**THE TASK:**
Repeat every line of the entries below, swapping "metal railing" for "steel barrier" and changing nothing else. Leave the pictures out of your answer.

---

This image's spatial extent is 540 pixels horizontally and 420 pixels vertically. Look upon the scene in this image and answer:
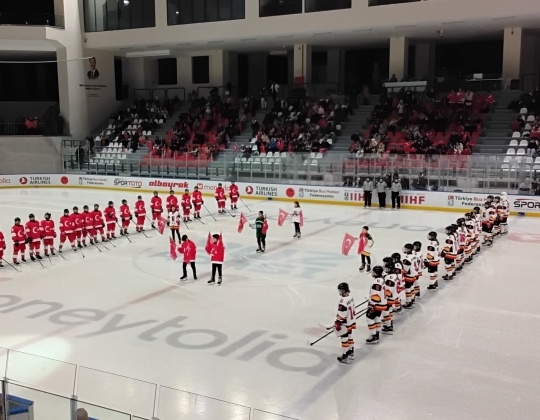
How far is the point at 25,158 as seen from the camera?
34.0m

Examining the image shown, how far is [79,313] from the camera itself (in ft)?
36.4

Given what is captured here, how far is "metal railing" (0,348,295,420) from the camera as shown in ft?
15.1

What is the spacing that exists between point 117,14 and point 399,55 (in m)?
16.4

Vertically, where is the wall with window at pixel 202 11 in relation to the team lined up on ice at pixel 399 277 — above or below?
above

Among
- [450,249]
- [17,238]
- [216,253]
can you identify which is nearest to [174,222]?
[17,238]

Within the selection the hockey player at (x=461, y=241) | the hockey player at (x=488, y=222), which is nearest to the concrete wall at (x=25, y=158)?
the hockey player at (x=488, y=222)

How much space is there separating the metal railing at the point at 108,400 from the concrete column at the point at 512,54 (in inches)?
1085

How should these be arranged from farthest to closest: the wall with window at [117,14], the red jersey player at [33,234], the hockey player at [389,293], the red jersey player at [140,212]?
the wall with window at [117,14] → the red jersey player at [140,212] → the red jersey player at [33,234] → the hockey player at [389,293]

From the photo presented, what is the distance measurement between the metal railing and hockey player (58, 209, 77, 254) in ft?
33.9

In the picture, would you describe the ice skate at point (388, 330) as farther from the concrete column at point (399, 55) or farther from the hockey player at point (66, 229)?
the concrete column at point (399, 55)

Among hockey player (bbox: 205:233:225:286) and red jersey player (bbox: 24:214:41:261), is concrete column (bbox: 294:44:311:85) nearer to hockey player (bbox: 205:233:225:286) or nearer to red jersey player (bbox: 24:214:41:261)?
red jersey player (bbox: 24:214:41:261)

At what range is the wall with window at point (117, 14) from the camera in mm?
34156

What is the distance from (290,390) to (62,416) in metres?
3.65

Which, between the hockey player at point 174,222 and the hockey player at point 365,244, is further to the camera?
the hockey player at point 174,222
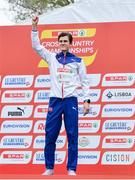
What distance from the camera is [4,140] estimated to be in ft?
27.7

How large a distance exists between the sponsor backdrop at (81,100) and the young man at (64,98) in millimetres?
1579

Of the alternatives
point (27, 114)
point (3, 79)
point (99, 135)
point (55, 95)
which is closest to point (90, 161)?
point (99, 135)

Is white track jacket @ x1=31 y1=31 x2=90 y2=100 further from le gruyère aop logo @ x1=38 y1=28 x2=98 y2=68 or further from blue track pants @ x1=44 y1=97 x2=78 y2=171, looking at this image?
le gruyère aop logo @ x1=38 y1=28 x2=98 y2=68

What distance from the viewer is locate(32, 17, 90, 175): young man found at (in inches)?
251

---

**SOLVED PROBLEM:**
This image's spatial extent is 540 pixels horizontally and 420 pixels vertically. Look upon the scene in this image and answer:
How far is the point at 25,158 as seen from the camera?
34.0m

Examining the image shown, how far is [79,313] from the camera itself (in ft)?
36.4

Given what is captured here, how far is "steel barrier" (0,348,295,420) from the camera as shown in ft?
15.1

What is the spacing that exists between point 117,14 and point 399,55 (in m)?
16.4

Vertically, where is the wall with window at pixel 202 11 in relation to the team lined up on ice at pixel 399 277 — above or below?
above

Among
- [450,249]
- [17,238]
- [216,253]
can you identify which is nearest to [174,222]?
[17,238]

Within the selection the hockey player at (x=461, y=241) | the hockey player at (x=488, y=222), which is nearest to the concrete wall at (x=25, y=158)?
the hockey player at (x=488, y=222)

How much space is there separating the steel barrier at the point at 108,400 from the concrete column at the point at 512,54 (in inches)?
1085

How should these be arranged from farthest to closest: the wall with window at [117,14], the red jersey player at [33,234], the hockey player at [389,293], the red jersey player at [140,212]?
the wall with window at [117,14] → the red jersey player at [140,212] → the red jersey player at [33,234] → the hockey player at [389,293]

From the photo presented, what is the distance measurement between the steel barrier and hockey player (58, 209, 77, 254) in ft?
33.9

In the picture, would you describe the ice skate at point (388, 330) as farther from the concrete column at point (399, 55) or farther from the hockey player at point (66, 229)?
the concrete column at point (399, 55)

Among hockey player (bbox: 205:233:225:286) and red jersey player (bbox: 24:214:41:261), is concrete column (bbox: 294:44:311:85) nearer to hockey player (bbox: 205:233:225:286) or nearer to red jersey player (bbox: 24:214:41:261)?
red jersey player (bbox: 24:214:41:261)

At what range is the wall with window at point (117, 14) from the camera in mm?
34156

What is the distance from (290,390) to (62,416) in metres?
3.65

Which, between the hockey player at point 174,222 and the hockey player at point 365,244, is further to the camera?
the hockey player at point 174,222
What distance from the camera is [4,140] estimated to be in ft?
27.7

How large a distance exists between the sponsor backdrop at (81,100) and the young man at (64,98) in millimetres?
1579

Of the alternatives
point (27, 114)
point (3, 79)
point (99, 135)
point (55, 95)
which is closest to point (90, 161)?
point (99, 135)

Is white track jacket @ x1=31 y1=31 x2=90 y2=100 further from le gruyère aop logo @ x1=38 y1=28 x2=98 y2=68 or further from blue track pants @ x1=44 y1=97 x2=78 y2=171, looking at this image?
le gruyère aop logo @ x1=38 y1=28 x2=98 y2=68

What distance from the viewer is locate(32, 17, 90, 175): young man found at (in inches)?
251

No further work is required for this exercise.